(WHAT YOU NEED TO DO)
Answer these questions from the text on Sweetheart cherries.
(a) Which USDA plant hardiness zones does the text give for growing sweet cherries?
(b) What heights and widths do Sweetheart cherry trees reach?
(c) In which seasons should Sweetheart cherry trees be planted?

What are Sweetheart cherries? These large, bright red cherries are prized for their heart-like shape and firm texture, but mostly for a distinctive, super-sweet, mildly tart flavor. Can you grow sweet cherries? You sure can, as long as you live in USDA plant hardiness zones 5 through 7. In fact, Sweetheart cherries are among the easiest cherries to grow in the home garden. Want to learn how to grow sweetheart cherries? Read on!
Sweetheart Cherry Info
Sweetheart cherry trees, which reach heights and widths of 7 to 10 feet (2-3 m.), are highly ornamental year round, with beautiful pink and white blooms against a backdrop of shiny, dark green leaves. The beauty continues with red and orange autumn leaves, followed by bark that adds textural interest throughout the winter.
Unlike many cherry trees, Sweetheart cherry trees are self-pollinating, so it isn’t necessary to plant another cherry tree nearby. Sweetheart cherries ripen in summer and continue for several weeks.
How to Grow Sweetheart Cherries
Plant Sweetheart cherry trees in late fall or early spring. Avoid soggy, poorly drained areas, as the trees require a well-drained soil.

(DATA UNDER STUDY)
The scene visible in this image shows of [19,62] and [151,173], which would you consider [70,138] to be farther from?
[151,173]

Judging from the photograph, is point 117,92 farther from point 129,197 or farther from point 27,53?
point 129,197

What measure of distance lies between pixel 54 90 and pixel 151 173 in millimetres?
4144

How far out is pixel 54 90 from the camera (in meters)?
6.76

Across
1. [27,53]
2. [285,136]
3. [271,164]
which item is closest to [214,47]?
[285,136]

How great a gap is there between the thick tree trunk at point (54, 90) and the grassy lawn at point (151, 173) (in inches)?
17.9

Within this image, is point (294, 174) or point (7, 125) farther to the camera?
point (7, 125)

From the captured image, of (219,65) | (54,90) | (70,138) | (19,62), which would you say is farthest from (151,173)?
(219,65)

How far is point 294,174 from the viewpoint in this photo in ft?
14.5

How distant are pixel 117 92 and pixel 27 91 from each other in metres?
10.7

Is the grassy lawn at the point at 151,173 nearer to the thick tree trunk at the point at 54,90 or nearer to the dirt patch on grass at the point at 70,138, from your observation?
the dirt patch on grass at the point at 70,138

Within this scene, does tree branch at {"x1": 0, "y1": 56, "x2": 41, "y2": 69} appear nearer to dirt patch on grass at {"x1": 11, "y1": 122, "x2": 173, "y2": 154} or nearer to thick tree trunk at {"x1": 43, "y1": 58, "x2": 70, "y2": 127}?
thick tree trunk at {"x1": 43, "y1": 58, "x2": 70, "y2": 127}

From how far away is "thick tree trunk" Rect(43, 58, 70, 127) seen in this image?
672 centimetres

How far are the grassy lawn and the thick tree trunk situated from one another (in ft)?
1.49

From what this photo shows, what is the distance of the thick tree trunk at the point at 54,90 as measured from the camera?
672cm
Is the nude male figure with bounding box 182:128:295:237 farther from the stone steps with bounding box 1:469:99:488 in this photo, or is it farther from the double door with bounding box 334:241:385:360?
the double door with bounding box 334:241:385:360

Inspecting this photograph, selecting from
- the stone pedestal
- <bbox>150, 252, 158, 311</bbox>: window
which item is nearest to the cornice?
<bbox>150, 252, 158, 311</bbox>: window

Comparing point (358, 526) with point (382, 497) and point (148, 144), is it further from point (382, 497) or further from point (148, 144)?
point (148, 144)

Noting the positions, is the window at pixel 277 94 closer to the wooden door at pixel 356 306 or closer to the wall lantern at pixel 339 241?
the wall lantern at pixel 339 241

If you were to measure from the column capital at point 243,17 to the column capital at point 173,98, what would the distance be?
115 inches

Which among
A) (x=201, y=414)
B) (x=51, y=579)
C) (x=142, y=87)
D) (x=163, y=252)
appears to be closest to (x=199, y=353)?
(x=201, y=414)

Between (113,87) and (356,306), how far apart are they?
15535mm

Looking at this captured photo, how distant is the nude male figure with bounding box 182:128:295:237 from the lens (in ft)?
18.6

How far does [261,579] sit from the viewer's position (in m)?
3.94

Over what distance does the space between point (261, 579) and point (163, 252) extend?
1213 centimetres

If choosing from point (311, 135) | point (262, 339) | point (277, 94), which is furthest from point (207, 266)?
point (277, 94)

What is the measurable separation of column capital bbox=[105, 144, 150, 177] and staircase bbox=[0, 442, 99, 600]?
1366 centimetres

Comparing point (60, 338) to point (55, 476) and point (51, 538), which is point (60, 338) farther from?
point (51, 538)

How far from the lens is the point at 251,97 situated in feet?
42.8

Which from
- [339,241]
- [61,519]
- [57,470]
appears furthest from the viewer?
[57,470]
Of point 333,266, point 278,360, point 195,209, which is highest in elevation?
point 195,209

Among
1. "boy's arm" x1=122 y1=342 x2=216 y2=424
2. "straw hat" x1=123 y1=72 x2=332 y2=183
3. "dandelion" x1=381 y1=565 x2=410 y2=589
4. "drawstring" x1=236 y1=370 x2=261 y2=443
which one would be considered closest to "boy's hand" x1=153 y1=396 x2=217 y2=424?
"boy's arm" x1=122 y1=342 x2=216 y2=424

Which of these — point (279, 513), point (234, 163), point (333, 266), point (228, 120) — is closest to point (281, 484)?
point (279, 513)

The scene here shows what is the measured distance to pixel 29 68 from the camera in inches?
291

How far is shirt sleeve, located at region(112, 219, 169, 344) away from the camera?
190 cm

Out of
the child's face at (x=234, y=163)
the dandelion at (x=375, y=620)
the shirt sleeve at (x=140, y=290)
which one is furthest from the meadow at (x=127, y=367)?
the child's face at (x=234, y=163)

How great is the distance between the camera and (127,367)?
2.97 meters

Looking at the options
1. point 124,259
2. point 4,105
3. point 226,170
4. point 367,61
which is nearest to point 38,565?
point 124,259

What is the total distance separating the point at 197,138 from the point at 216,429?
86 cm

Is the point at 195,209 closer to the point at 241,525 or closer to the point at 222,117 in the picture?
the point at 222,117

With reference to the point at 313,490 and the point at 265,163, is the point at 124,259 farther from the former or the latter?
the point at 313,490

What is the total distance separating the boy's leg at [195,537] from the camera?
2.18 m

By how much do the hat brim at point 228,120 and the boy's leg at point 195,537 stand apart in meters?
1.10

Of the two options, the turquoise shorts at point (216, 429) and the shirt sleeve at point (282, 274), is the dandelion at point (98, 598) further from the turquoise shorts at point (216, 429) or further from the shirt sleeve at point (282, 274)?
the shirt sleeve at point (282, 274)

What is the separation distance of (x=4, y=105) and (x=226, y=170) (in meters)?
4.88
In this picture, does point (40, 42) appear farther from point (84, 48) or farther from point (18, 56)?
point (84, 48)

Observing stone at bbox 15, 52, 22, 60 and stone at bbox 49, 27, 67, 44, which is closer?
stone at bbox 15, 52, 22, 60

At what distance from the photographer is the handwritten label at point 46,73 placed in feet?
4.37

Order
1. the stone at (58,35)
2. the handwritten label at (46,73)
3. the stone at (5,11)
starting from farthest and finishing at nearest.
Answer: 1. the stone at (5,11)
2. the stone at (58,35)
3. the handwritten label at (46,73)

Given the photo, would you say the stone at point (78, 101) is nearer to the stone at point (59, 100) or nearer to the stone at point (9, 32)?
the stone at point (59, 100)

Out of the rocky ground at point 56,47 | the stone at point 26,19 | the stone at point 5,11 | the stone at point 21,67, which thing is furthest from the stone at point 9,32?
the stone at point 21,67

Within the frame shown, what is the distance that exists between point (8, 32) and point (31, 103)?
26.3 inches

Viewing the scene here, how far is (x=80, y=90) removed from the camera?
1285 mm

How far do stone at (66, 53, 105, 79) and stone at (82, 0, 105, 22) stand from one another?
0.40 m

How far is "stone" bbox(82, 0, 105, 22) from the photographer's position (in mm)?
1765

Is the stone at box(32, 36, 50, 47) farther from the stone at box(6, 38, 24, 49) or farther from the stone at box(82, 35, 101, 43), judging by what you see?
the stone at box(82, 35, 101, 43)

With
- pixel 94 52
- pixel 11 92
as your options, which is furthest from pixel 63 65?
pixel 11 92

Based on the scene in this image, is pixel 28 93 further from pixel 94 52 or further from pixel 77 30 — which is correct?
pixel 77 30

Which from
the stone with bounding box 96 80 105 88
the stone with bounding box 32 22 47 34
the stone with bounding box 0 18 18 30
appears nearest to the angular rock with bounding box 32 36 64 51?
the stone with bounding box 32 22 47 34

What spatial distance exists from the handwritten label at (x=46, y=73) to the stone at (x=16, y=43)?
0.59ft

(OUTPUT)
(a) Zones 5 through 7.
(b) 7 to 10 feet (2-3 m.).
(c) Late fall or early spring.